ゴミ箱をひっくり返したような場所で、女は構わず座った。慶喜らは、さすがにくつろぐ気にはなれず、そのまま突っ立っている。


段ボール箱を畳んだものが無造作に置いてあったので、そこに座ろうと腰を落ち着けると、段ボールの下から何かがものすごい速さで飛び出てきた。

見ると、数匹の溝鼠が走って消え去っていった。


女はマイペースなもので、どこからかスマートフォンを取り出すと、操作しディスプレイをこちらへ向けてきた。


『ああああああああ!最高だ!最高だ!』


映っているのは、一人の老いた男が全裸で横たわっている姿…そこに全裸の女が跨っている。


女はスマートフォンを操作し、映像を近くして男の顔をよく見えるようにした。

慶喜らは目を剝いた。その男は飛香だったのだ。

普段写真で見る、すまして恰好をつけた様子と全く違い、だらしなく弛緩した顔であったから、最初は分からなかったが間違い無かった。


跨る女はスマートフォンを操作している、目の前の女と同一人物である。

映像の中の女は飛香に跨り、糞尿をひり出し、垂れ流している。飛香はそれを顔に受け、恍惚としているのだった。


『どう?お兄さん、気持ち良い?』


映像の中の女は、飛香の事を「お兄さん」と呼んでいる。飛香は彼女に正体を明かしていないのかもしれない。

それはそうだろう。こんな性癖が世間に知れる事は、おそらく彼にとって死ぬ以上に避けたい事であるはずだ。

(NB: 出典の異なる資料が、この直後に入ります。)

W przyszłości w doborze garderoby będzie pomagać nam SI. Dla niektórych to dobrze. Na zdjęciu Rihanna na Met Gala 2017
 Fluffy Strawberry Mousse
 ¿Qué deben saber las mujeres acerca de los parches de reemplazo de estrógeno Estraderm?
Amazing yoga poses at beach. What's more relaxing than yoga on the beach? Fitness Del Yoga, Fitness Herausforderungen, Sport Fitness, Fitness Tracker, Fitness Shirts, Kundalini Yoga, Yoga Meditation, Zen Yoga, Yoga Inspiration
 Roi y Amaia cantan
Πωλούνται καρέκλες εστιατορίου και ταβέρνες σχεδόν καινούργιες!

「私、普段はソープで働いてんだけど、たまに大久保公園でも客引いてんだよね。」


映像が終了し、女はデイスプレイを自分の方に向け、脇に置きながら説明した。


「そしたらまあ、こいつが声かけてきたのよ。普通のサラリーマンみたいな恰好して誤魔化してたから、最初は気付かなかったんだけど、よく見たら…っていう。

めちゃくちゃ金持ってるはずなくせに、すごいケチなんだよねー。毎回、三千円以上を出した事が無いよ。」


三千円で糞尿を垂れ流させ、自らの顔や体にかけてもらう…通常の風俗とは異なるサービスでもあり、相場を知らない慶喜には、それが高いのか安いのか分からなかった。


女は「あのさ」と言いながら、身を乗り出してきた。悪臭がますます酷く感じられる。


「この動画、使えると思わない?大金て、どれくらい入るの?分け前、くれるよね?」


女の淀んだ目が、ギラギラと光りを放ち慶喜らに、その奥にある札束へ向けられている。


「もちろんだ、十億は固いだろう。あんたには、その半分でどうだ?」


女の目が、輝きを増した。

もちろん、そんな金を払うつもりは毛頭無い。手に入る金額も、もっと多くなるだろう。